→ **GIVEN DATA**:
==================================================

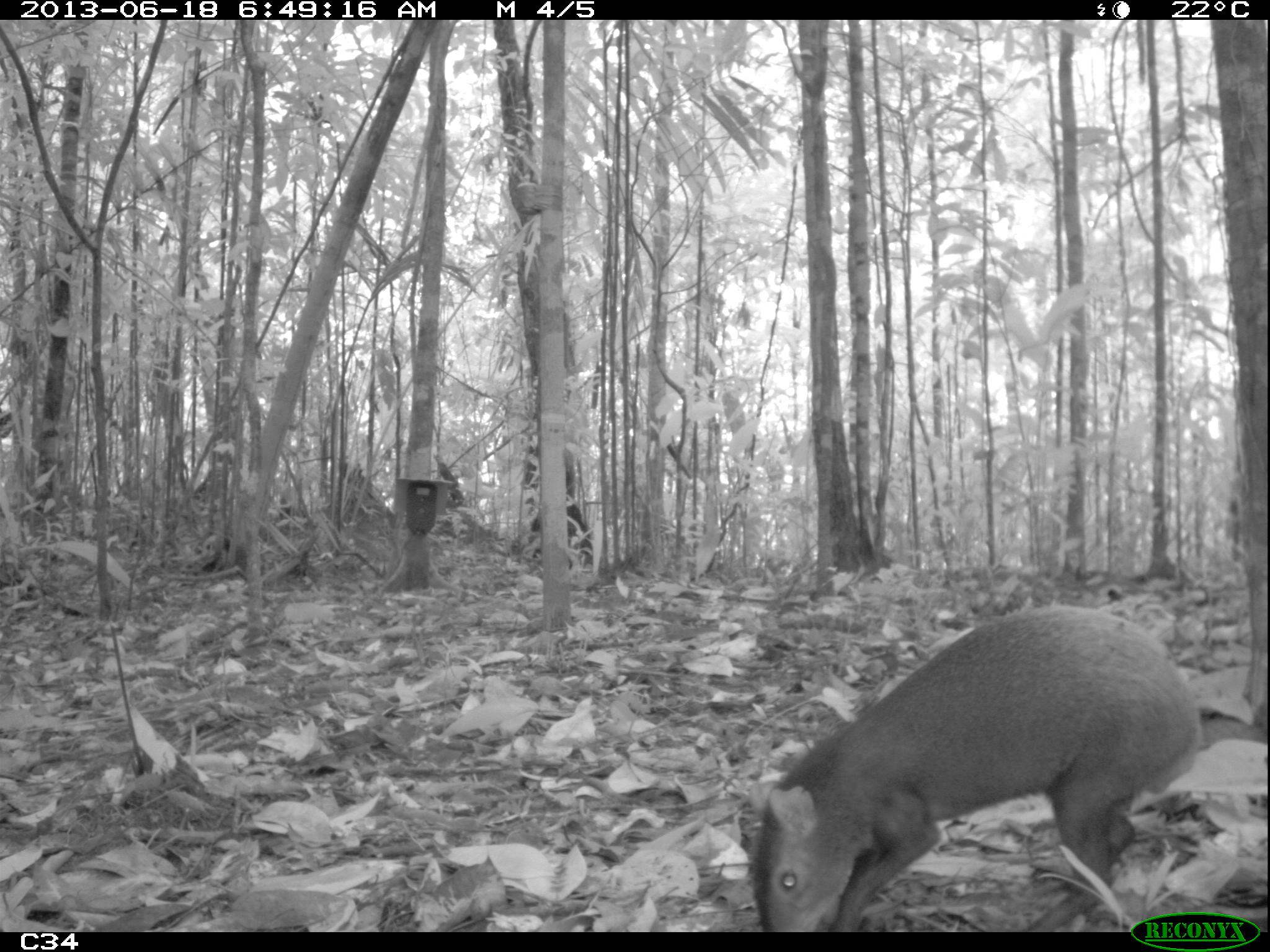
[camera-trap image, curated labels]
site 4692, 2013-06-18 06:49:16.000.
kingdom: Animalia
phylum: Chordata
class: Mammalia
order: Rodentia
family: Dasyproctidae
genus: Dasyprocta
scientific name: Dasyprocta leporina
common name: red-rumped agouti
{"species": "Dasyprocta leporina (red-rumped agouti)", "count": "1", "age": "adult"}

==================================================

→ **TASK BRIEF**:
Would you tally the lines above that include "Dasyprocta" and reply with only the total?

→ **REPLY TO THE TASK**:
3